Winter Camping: Preparing the Camp and Getting Through the Night
By: Ron Watters
The article starts out with the author reminiscing about one of his memorable winter camping trip. His group were skiing, and after misreading their map, they went down the wrong side of the mountain, resulting in them having to camp on a ridge, half a mile away from their objective. The author than goes on to key features needed for winter camping, even if the camping was an unexpected one. He starts out with features one should look for when setting up camp, such as wind protection: does the campsite have trees and large pines to from a barrier from the wind. Other features includes water availability, avalanche hazard, altitude; high altitude as warmer temperature, and terrain; find or make flat terrain in order to set the camp. He then gives tips for setting up the tent. Things like having your entrance downhill reduces cold air rushing in, stamp snow to make a level platform, and placing the entrance at a ninety degree angle from the wind. He then mentions the use of a kitchen, digging a hole a few feet long. This makes it so that the stove is out of wind, and the food is given a makeshift shelf to lie on. He then gives tips to those who are changing, mostly skiers and changing out of their boots and equipment. When it comes to cooking, the water should have melted while you were completing other tasks. He suggests using simple freeze, dry food as they are quick to prepare, needing only a few minutes to soak. If you plan on bringing a meal using multiple ingredients, mix them at home so they can be put into the pot instantly. The author also suggests that once the water is heated, to drink hot beverages first, as it replaces lost fluids as well as warming your body. As an additional tip, he suggests drinking water whenever possible, as well as keeping conscience of your water supply. After this, he mentions the etiquette of not leaving any trace, importance of stove safety, and having your body warm before entering your sleeping bag.
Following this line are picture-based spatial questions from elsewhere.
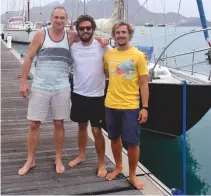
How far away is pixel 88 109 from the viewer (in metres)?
4.19

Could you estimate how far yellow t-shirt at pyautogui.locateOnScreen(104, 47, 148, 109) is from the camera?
12.4 ft

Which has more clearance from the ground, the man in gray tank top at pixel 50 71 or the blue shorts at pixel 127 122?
the man in gray tank top at pixel 50 71

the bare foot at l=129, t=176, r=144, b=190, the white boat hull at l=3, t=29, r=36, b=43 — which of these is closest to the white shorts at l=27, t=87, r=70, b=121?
the bare foot at l=129, t=176, r=144, b=190

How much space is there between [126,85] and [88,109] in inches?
24.7

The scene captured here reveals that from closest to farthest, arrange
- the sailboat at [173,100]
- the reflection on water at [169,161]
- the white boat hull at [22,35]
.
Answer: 1. the reflection on water at [169,161]
2. the sailboat at [173,100]
3. the white boat hull at [22,35]

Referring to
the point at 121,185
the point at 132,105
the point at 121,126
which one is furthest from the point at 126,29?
the point at 121,185

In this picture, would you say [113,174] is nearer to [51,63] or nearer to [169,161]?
[51,63]

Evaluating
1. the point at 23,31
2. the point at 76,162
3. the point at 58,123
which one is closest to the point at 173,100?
the point at 76,162

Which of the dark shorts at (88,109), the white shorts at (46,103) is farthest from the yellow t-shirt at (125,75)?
the white shorts at (46,103)

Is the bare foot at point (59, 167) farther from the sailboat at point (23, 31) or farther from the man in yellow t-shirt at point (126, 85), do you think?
the sailboat at point (23, 31)

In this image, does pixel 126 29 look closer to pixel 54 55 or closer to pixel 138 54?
pixel 138 54

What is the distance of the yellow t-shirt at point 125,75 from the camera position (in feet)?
12.4

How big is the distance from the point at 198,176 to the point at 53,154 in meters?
3.32

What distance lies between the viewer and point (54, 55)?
402 cm
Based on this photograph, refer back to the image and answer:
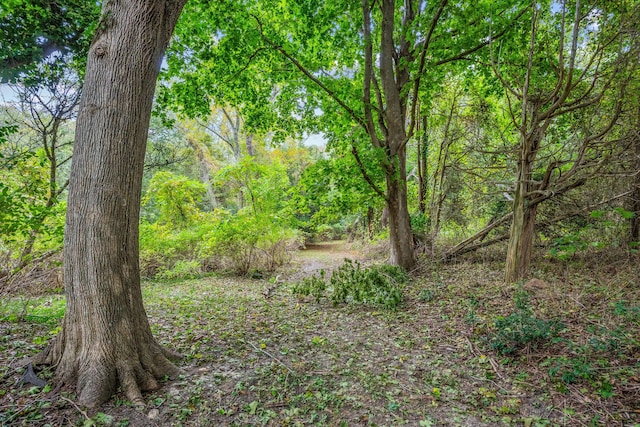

This article has been helpful as it gave me beneficial advice for when going winter camping, from small things like being warm before entering the sleeping bags to things like avalanche hazards and altitude. The article has also reminded me on the importance of understanding your map, shown in his story; they had to camp an extra day due to misinterpreting the map and going down the wrong hill. I didn’t focus much on the tips and advice that focused on skiers, as I don’t see myself both skiing and winter camping at the same time in the future.